Los Angeles, Califórnia
7 de abril de 1952
— Meu Deus, és mesmo bonita — diz Max, erguendo o copo.
Addie cora, com os olhos a descerem sobre o martíni.
Conheceram-se nessa manhã, numa rua de Wilshire, os vincos dos lençóis dele ainda marcados na pele dela. Addie estava parada no passeio envergando o vestido cor de vinho que é o preferido dele, e, quando ele saiu para o seu passeio matinal, parou e perguntou-lhe se podia ter a ousadia de a convidar para a acompanhar, onde quer que ela fosse, e, quando lá chegaram, a um edifício bonito escolhido ao acaso, beijou-lhe a mão e despediu-se, mas não se foi embora, e ela também não. Passaram o dia inteiro juntos, saltitando de uma casa de chá para um parque e de seguida para o museu de arte, arranjando desculpas para continuar na companhia um do outro. E, quando ela lhe disse que era o melhor aniversário que tivera em anos, ele pestanejou de horror, chocado com a ideia de uma rapariga como ela estar sozinha, e por isso ali estão, a beber martínis no Roosevelt.

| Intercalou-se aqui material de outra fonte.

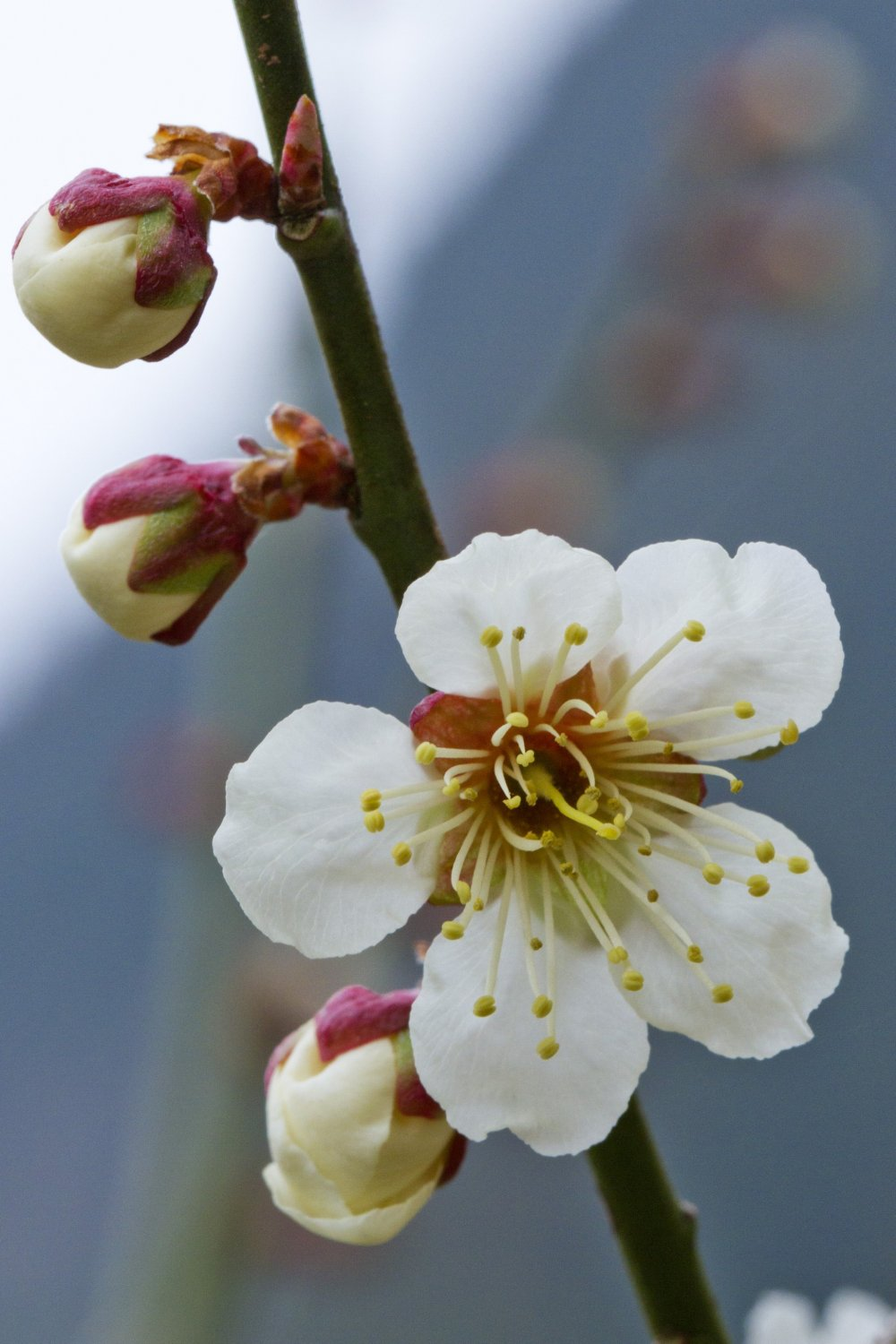 Ume precede the more famous sakura, or cherry blossoms, by a month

(Claro que não é o seu aniversário, e não sabe bem porque lhe disse que era. Talvez para ver o que ele faria. Talvez porque até ela começa a estar cansada de reviver a mesma noite, vezes sem conta.)

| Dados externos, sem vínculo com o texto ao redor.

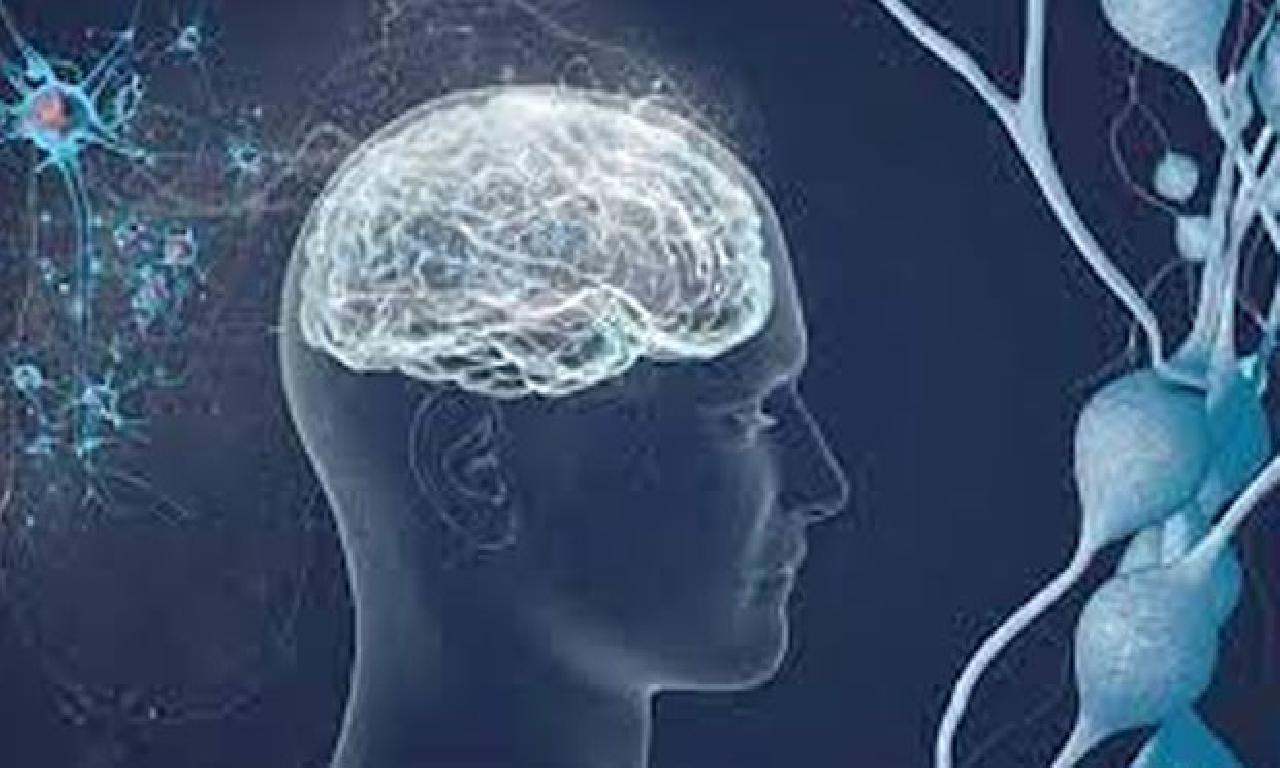 Beyin dahi hafızayı güçlendirecek üç tavsiye!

— Já alguma vez conheceste alguém — diz ele — e sentiste que conheces essa pessoa há muito tempo?
Addie sorri.
Diz sempre as mesmas coisas, mas, de cada uma das vezes, é sincero. Ela brinca com o fio de prata ao pescoço, o anel de madeira enfiado no decote do vestido. Um hábito que parece não conseguir destruir.
Um empregado de mesa aparece junto dela com uma garrafa de champanhe.
— O que é isto? — pergunta ela.
— Para a aniversariante, nesta noite especial — diz Max animadamente. — E para o cavalheiro felizardo que tem a oportunidade de a passar com ela.
Admira as bolhinhas minúsculas que se erguem da flute, sabe, ainda antes de dar um gole, que é do bom; velho, caro. Também sabe que Max se pode dar facilmente a esses luxos.
É escultor — Addie sempre teve um fraco por belas-artes — e talentoso, sim, mas longe de estar a passar fome. Ao contrário de muitos dos artistas com quem Addie esteve, este tem dinheiro, com fundos de família suficientemente robustos para resistir às guerras e aos anos de escassez entre as mesmas.
Ele ergue o copo, enquanto uma sombra cai sobre a mesa.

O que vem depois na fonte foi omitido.